Data modernization POC provides improved and immediate access to predictive insights, built with an out-of-the-box solution
Solution highlights
Client: USDA FPAC
Need: USDA FPAC’s workforce lacks access to data tools, has limited training to analyze and extract insights from data, and is limited in data science resources.
Solution: Cadmus built a custom data pipeline, which aggregates, processes, and applies ML models to data from multiple disparate FPAC and geological data sources, in a few weeks using out-of-the-box vSTART components.
Impact
- Data access, analytics, and management improved
- Data quality issues resolved
- Advanced analytics made consumable by intuitive BI dashboards for multiple use cases
- Data is now consumed through the pipeline at scale
- End-users, data engineers, data scientists experienced improved workflows and efficiency in setting up and communicating results, creating a proactive data analytics culture
Key data sources used in the FPAC POC
- Snow Telemetry (SNOTEL), Snow Course Data & Products
- Soil Climate Analysis Network (SCAN) Data & Products
- CropScape – Cropland Data Layer
- Modified Common Land Unit (CLU)
- Cropland Imagery
- National Agriculture Imagery Program (NAIP)
- Gridded National Soil Survey Geographics (gNATSGO) Database
- Complete coverage of the best available soil information: 70 GB of soil data converted to TIFF format
Key aspects of the technical architecture for the FPAC POC
- Kubernetes cluster to serve as an orchestrator for storage and services accounts
- Implemented Infrastructure as Code (IaC) – Terraform scripts to automate the creation of storage accounts
- Python code to ingest data through SOAP API and stream the data using Azure event hub to simulate Telemetry data
- Azure Databricks as a Delta Lake Solution
- Azure Databricks Notebooks used to define data quality and aggregation jobs
- Azure Databricks storage is used to store both hot & cold data
- Visualization and spatial data modeling is implemented using Power BI, ArcGIS Pro, and JupyterLab
- Machine Learning is implemented using MLFlow to provide predictive analytics over a wide range of data such as crop delineation.
The challenge
Many federal agencies struggle with a cumbersome legacy data infrastructure, excessively dispersed data, limited scientific tooling, and a reactive culture toward data analytics. In addition to these challenges, USDA FPAC’s workforce is limited in data science resources, lacks access to data tools, and has little training to analyze and extract insights from data.

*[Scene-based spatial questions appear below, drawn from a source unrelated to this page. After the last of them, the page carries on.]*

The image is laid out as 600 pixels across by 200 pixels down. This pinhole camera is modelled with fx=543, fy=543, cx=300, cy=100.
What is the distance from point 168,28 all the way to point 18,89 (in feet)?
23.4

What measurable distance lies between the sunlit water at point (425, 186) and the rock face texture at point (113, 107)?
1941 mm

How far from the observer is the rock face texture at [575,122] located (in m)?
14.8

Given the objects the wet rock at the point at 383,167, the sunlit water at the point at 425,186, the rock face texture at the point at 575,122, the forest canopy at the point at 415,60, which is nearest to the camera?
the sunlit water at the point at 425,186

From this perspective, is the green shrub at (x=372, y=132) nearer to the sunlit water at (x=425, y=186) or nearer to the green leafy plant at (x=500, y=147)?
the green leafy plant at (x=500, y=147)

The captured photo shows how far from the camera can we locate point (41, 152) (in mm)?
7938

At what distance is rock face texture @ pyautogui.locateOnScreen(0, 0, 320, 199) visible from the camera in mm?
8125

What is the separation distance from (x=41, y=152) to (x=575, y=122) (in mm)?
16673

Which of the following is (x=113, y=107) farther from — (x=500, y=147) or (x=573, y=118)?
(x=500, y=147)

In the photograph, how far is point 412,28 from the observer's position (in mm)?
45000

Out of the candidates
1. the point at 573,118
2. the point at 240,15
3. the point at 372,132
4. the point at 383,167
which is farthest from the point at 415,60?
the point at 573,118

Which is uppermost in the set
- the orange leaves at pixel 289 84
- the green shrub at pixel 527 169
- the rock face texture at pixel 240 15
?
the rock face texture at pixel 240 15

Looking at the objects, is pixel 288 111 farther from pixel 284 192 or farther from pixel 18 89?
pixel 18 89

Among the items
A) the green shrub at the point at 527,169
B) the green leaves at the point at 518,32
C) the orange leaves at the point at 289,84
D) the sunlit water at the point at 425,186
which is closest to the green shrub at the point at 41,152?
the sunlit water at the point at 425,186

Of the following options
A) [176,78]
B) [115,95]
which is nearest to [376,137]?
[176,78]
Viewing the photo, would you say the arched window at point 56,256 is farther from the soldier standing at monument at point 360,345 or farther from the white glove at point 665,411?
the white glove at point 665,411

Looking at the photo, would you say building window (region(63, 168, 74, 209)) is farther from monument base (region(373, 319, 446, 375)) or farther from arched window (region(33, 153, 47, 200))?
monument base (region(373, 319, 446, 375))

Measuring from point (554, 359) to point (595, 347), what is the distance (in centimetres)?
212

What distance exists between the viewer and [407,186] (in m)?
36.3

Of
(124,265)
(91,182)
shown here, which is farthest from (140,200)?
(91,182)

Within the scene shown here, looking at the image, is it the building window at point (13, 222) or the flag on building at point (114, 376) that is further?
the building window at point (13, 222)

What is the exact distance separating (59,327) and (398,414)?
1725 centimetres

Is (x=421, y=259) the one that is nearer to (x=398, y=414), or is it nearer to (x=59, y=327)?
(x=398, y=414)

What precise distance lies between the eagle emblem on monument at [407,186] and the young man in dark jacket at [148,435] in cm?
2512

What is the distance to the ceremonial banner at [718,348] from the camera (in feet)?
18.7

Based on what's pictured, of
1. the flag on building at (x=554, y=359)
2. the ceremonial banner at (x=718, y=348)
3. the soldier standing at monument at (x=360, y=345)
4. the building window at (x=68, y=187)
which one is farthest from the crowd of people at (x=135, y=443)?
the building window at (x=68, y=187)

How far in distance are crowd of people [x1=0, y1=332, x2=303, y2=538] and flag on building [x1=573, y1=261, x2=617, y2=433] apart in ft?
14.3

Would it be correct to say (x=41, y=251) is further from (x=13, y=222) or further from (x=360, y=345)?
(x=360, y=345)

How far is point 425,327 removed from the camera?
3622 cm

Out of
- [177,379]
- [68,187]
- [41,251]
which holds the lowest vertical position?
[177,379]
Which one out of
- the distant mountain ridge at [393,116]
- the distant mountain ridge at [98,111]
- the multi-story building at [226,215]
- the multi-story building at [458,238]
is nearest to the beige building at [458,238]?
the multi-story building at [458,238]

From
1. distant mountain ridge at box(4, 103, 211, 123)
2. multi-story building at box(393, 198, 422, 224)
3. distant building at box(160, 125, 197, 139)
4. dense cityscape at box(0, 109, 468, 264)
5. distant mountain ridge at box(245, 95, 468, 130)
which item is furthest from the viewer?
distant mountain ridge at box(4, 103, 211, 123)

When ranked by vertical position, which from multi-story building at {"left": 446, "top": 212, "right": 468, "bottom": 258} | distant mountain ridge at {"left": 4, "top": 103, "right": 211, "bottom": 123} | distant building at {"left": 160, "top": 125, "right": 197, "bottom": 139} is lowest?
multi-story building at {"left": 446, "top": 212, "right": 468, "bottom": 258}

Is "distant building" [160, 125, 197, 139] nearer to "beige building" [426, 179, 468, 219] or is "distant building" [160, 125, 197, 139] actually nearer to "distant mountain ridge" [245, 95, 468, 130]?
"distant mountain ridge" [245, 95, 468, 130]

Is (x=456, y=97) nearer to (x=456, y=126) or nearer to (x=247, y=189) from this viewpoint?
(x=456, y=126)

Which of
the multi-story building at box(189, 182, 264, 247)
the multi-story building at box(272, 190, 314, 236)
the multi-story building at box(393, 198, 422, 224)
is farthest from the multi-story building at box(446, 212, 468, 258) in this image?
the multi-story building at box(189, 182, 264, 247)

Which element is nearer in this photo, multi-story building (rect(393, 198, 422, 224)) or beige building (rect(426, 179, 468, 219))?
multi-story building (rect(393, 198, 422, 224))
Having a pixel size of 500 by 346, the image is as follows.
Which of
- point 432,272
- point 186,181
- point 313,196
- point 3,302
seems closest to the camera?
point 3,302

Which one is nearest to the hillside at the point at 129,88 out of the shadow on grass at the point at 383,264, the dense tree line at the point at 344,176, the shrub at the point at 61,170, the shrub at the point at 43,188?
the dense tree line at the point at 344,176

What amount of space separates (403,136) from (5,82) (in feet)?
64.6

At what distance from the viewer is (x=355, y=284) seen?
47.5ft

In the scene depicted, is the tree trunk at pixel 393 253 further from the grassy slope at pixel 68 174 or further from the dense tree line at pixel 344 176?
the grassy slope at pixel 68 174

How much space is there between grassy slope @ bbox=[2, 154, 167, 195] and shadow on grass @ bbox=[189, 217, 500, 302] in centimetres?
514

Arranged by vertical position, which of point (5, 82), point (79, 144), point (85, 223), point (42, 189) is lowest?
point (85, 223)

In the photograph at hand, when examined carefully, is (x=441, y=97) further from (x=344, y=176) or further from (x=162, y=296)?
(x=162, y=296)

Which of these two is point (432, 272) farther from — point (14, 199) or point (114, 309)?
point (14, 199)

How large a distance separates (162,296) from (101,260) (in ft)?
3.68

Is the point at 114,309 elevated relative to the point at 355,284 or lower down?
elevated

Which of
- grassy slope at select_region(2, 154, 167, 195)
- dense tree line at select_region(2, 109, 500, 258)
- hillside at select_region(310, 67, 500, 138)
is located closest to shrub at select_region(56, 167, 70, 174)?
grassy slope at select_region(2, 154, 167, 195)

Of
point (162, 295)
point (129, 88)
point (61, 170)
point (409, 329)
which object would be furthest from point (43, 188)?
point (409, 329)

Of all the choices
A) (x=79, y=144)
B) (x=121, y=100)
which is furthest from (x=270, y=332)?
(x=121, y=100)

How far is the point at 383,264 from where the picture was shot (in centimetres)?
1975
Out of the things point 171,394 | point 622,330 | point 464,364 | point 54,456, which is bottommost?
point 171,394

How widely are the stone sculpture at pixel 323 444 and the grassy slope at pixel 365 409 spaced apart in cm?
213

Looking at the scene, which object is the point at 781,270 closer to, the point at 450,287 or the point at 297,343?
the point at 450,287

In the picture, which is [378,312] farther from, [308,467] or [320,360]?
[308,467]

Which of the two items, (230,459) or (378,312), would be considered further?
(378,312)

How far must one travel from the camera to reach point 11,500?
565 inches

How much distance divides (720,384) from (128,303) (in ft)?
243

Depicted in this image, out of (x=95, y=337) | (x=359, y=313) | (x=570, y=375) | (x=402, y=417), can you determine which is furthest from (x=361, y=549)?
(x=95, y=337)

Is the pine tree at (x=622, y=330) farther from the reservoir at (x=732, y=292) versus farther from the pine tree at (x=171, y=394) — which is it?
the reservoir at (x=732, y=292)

To address these challenges, the agency is on a mission to transform and modernize its end-to-end data management platform, culture, processes, and tools. FPAC possesses large amounts of valuable real-time and historical data and has embarked on a journey to harness and maximize the power of this data in the service of a diverse set of stakeholders.
The solution
As a proof of concept (POC) for FPAC, Cadmus leveraged vSTART, an internal platform of out-of-the-box components, to build a custom data pipeline in a tight timeline. This POC consolidates disparate data sources, consumes batch and streaming data, uses Delta Lake layers to improve quality and aggregation challenges, and streamlines the ability to create dashboards and visualizations of varying complexity for multiple use cases. By leveraging vSTART, Cadmus was able to quickly and efficiently build a robust data pipeline that can handle large volumes of data and provide valuable insights for various business needs.
“The POC approach followed a consistent Cadmus strategy of applying Agile and UCD principles throughout the product lifecycle. This approach ensured that we focused on the customer experience while satisfying business objectives. By leveraging reusable components from vSTART, we designed and built the minimum viable product (MVP) within weeks,” said Khanh Armstrong, Cadmus Director of Corporate IP.


Cadmus’ overarching technical strategy and the architecture for this POC reflect our understanding of FPAC’s vision of a data-driven digital transformation mission. The POC itself provides easy and immediate access to a powerful combination and overlays of weather, crop, soil, NAIP imagery data from 2015 through 2019 available at their fingertips via data visualization tools with data exporting and sharing capabilities.
We consider this POC to be a minimum viable product for a much larger data pipeline solution that can be incrementally built to cater to FPAC’s custom needs. The technical architecture for this POC provides foundational technical components while retaining the flexibility to develop additional functionality.
“Cadmus’ architecture leverages a best-in-class technology stack, bringing all data to one platform with the ability to perform data governance and lay the foundation for developing advanced, powerful analytical and visualizations tools on top of assured quality of underlying data,” said Sarma Musty, Cadmus Data Architect.